WORK TO DO >> In the lines below, replace "red heart" with "pink heart" and repeat them with nothing else changed, leaving out the pictures.

================================

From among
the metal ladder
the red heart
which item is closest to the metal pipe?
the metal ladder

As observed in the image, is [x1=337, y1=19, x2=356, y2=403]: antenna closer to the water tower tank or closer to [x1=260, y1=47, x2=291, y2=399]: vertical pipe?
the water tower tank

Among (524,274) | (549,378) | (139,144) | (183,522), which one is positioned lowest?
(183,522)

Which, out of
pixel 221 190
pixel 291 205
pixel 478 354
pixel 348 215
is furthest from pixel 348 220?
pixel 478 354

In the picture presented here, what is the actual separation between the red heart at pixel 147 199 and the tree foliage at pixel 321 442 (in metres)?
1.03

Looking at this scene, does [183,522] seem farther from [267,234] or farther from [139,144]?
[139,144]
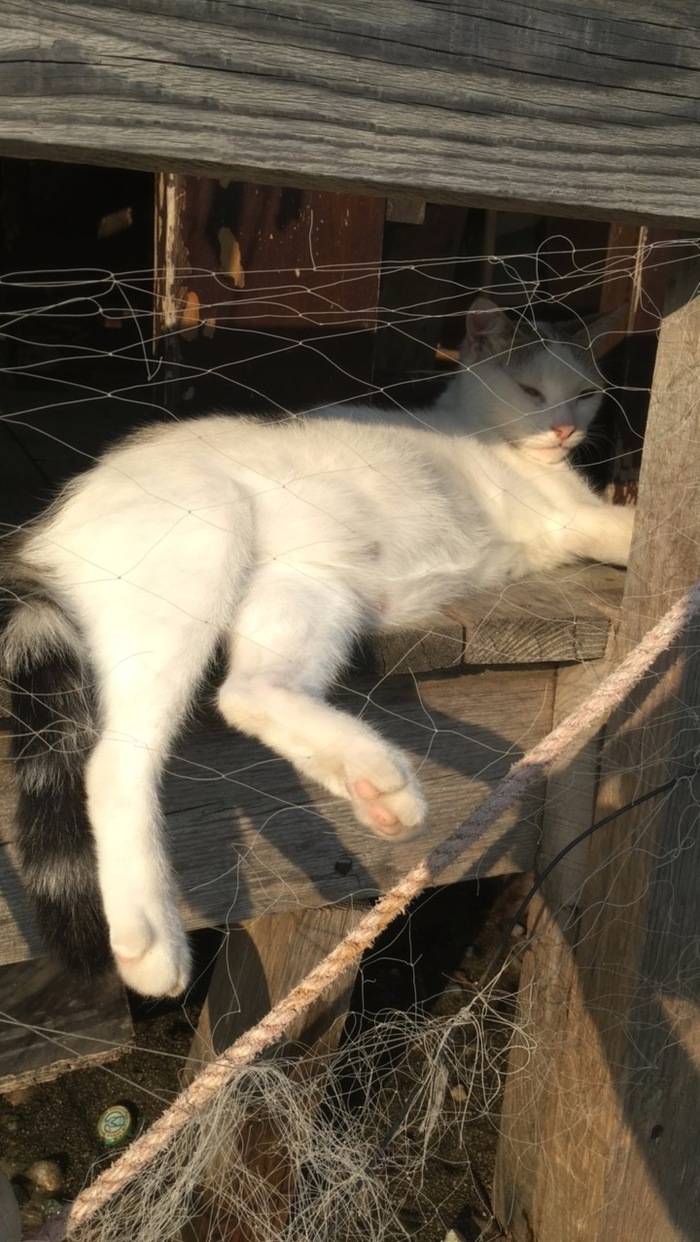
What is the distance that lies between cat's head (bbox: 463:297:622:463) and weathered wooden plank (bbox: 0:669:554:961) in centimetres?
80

================================

EXERCISE RESPONSE >>
From among
the metal ladder
the pink heart
which item is closest to the metal pipe?
the metal ladder

As observed in the image, is [x1=337, y1=19, x2=356, y2=403]: antenna closer to the water tower tank or closer to [x1=260, y1=47, x2=291, y2=399]: vertical pipe?
the water tower tank

Among (524,274) | (549,378) | (139,144) | (183,522), which one is positioned lowest?
(183,522)

Which, out of
pixel 221 190
pixel 291 205
pixel 478 354
pixel 348 215
is furthest from pixel 348 220?
pixel 478 354

In the picture presented here, what is the actual separation between the pink heart at pixel 147 199 and the tree foliage at pixel 321 442 (in metres)?
1.03

Looking at this scene, does [183,522] seem farther from [267,234] or farther from [139,144]?
[139,144]
What is the distance that lies between cat's head (bbox: 463:297:622:463) and weathered wooden plank (bbox: 0:669:554:961) in centimetres?
80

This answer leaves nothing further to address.